Harumph!  I'm mightily peeved and gonna fire off a phone call to the Etrade boffins. Hope it won't be a futile exercise

Anyway, true, this is a whinge but I'm just curious whther this has happened to other people and if it hasn't, *to remind those of you with Etrade to take a close look at your "Conditional Orders" section!!*



purple said:


> ...I forgot to post about the emotional aspect of stop losses...




Exactly, purple, this is THE main reason I signed up with Etrade and moved much of my capital over from Comsec.
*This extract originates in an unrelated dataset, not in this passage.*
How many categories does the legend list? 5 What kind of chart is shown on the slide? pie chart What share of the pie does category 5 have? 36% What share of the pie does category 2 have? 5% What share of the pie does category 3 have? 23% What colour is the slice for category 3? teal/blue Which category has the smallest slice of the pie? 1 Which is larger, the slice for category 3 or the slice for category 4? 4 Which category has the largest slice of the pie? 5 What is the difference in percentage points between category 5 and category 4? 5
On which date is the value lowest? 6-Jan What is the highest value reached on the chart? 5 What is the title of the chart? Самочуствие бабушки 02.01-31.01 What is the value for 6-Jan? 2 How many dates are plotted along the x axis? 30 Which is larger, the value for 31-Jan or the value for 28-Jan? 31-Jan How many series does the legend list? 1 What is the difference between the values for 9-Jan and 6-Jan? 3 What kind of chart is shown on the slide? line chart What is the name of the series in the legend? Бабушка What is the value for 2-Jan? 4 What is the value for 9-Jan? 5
Because Etrade had a so-called "trailing stop" facility, my reasoning was that I could dispense with the nail-biting and hair-pulling and just lay back as my little buddy, TS, protected me.

But much to my dismay and annoyance, I've just checked and that's not the case! In fact, every single Trailing Stop I've put in place has arbitrary trigger prices that do not correspond to the Price Level I've chosen!
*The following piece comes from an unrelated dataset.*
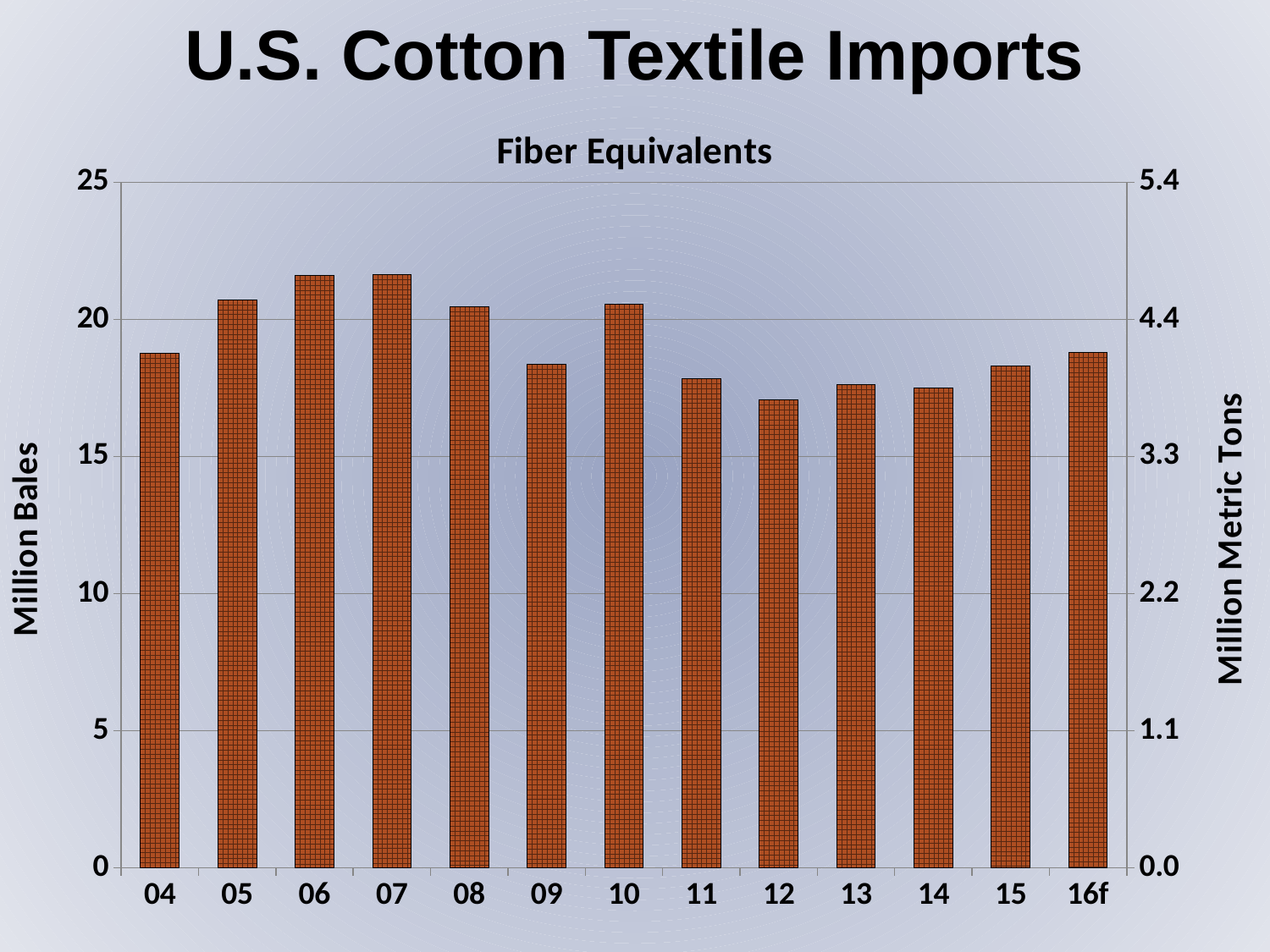
Is the value for 11 greater or less than 20 million bales? less Is the value for 06 greater or less than 20 million bales? greater Which is larger, the value for 08 or the value for 14? 08 Which is larger, the value for 05 or the value for 12? 05 Is the value for 04 greater or less than 15 million bales? greater Do the values rise or fall from 07 to 09? fall What is the label of the right vertical axis? Million Metric Tons What kind of chart is shown on the slide? bar chart Which year has the lowest value for U.S. cotton textile imports? 12 What is the label of the left vertical axis? Million Bales How many years (categories) are shown on the x axis? 13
Long winded example, optional reading:

Eg. My BMN stocks that I hold in Comsec recently hit their (manual, of course) Stop Loss price and sold out at $2.76, which was the limit price I'd set (being 30% of the high). I'd set the trigger price at $2.77. So, nothing unusual there. Instructions set and complied with.

After 2 days, I was curious why Etrade hadn't notified me of the sale of my BMN stocks. Same Stop Loss conidtions - I'd set the the trigger price as a "30% Trailing Stop of Yesterday's High" (with no Limit Price set). Lo & behold, I just checked and it's got a nonsensical trigger price of $2.17! Which does not correspond to ANY technical 'high' of any sort! That means Etrade's skipped my (valid) trigger price of $2.76 and is just merrily 'pushing down' the trigger price, which violates the very reason for a trailing stop.

Technical details:

16/4/07: Price reached a high of $3.94

13/6/07: Open-$2.85  High-$2.90  Low-$2.75 Close-$2.81 (unless I'm severely mistaken, the price has not skipped my original trigger price of $2.76)
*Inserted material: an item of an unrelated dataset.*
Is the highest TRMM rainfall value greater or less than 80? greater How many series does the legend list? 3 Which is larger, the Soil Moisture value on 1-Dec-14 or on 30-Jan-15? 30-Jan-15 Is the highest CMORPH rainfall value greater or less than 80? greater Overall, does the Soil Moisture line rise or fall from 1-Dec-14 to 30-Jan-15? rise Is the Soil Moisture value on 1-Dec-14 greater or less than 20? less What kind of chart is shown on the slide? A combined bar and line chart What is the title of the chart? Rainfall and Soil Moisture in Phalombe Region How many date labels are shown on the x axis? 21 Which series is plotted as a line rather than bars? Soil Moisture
And so it goes for all the other Trailing Stops...

Sigh, I'm just glad I caught this early and not have catastrophic damage (about $600 so far). Guess I'll stick back to manual setting of my Stop Losses and forget about this truly 'dangerous' set and forget routine. It's like getting faulty brake pads for your car!


----------



## greedyandpoor (18 June 2007)

Are the trailing stop loss in etrade calculated and triggered in realtime?
eg. if it drops 10% intraday, then the sell is triggered?
or is it calculated once a day at a particular time?


----------